The Asian Development Bank (ADB) forecasts GDP in Pacific Island countries (PIC) will expand 0.3% in 2021 compared to 7.2% for developing Asia. Only nine of 45 ADB-assessed economies are expected to contract in 2021, of which seven are PICs.
Divergent infection and vaccination rates shape economic prospects in Fiji and PNG—the two largest economies in the Pacific, comprising over 80% of PIC GDP. In Fiji, COVID‑19 is rampant. The country has one of the highest per capita averages of daily new cases in the world; well above the maximum reached by India at the peak of its recent outbreak (Chart). However, Fiji’s vaccination rate is rising quickly, with 70% of the eligible population (410,000 people) having received at least one vaccine dose. In contrast, while PNG has curbed its recent outbreak, the Delta variant was first reported this month and the country has one of the lowest shares of people fully vaccinated against COVID-19 in the world. Mass inoculation is frustrated by fragile public health institutions, a dispersed population and vaccine hesitancy. One survey found that just 39% of respondents (excluding health workers) were willing to be administered a COVID-19 vaccine.

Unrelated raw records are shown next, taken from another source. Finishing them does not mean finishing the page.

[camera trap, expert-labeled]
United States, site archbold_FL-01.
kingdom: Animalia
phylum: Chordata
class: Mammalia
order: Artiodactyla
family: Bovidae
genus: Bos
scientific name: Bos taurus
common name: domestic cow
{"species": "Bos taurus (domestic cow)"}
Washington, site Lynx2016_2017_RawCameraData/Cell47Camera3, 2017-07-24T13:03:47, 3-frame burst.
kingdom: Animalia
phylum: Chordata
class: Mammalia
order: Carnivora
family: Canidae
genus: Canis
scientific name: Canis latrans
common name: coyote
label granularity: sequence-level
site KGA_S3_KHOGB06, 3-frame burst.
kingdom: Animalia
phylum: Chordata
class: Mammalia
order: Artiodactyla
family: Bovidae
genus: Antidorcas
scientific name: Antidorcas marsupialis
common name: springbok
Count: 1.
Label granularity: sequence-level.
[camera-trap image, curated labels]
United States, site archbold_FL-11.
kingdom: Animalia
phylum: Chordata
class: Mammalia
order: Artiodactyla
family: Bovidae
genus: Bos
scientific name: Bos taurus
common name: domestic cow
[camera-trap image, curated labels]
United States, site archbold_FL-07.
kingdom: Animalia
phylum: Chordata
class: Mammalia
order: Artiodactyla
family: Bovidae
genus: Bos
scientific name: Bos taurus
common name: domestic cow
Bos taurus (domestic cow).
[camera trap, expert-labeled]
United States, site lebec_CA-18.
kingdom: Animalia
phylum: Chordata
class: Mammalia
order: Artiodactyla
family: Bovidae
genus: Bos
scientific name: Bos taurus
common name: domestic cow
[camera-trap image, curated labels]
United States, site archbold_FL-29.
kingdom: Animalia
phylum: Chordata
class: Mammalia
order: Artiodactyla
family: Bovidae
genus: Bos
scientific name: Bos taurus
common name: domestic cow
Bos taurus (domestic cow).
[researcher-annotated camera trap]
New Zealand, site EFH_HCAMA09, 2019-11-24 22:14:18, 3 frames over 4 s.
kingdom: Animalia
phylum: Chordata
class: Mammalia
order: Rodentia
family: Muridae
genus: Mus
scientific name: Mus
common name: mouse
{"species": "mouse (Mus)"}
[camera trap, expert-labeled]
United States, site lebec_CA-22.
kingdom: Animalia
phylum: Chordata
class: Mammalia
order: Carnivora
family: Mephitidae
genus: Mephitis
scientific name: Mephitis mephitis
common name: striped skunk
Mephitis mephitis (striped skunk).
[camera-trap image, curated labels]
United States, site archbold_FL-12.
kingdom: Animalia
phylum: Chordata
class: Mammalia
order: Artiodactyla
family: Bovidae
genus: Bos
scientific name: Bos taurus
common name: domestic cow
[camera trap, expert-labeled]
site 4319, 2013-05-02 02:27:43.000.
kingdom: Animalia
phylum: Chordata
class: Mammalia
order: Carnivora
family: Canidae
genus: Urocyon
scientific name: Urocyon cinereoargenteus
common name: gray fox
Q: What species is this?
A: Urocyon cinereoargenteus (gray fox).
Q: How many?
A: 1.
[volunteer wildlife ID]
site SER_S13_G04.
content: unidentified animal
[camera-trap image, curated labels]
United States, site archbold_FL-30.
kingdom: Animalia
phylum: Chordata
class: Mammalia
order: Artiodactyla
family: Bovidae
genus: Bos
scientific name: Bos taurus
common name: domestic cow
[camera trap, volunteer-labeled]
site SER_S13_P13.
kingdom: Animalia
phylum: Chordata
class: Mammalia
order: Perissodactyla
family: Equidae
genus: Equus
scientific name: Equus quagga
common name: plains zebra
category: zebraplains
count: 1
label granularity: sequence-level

The pace of recovery also hinges on the external environment. For commodity exporters like PNG, economic expansion is plausible this year, while recovery in tourism-exposed countries like Fiji will take longer. Any recovery is vulnerable to soaring global infections of the highly contagious Delta variant and the risk of a new vaccine-resistant variant as international travel intensifies and partially vaccinated populations mix. PICs also face unique challenges—high public debt, lost correspondent banking relationships and outsized exposure to climate change. PNG and Fiji purchased $3.4 billion (1%) of Australian exports in FY2020 and PNG is an important investment destination for Australian resources firms.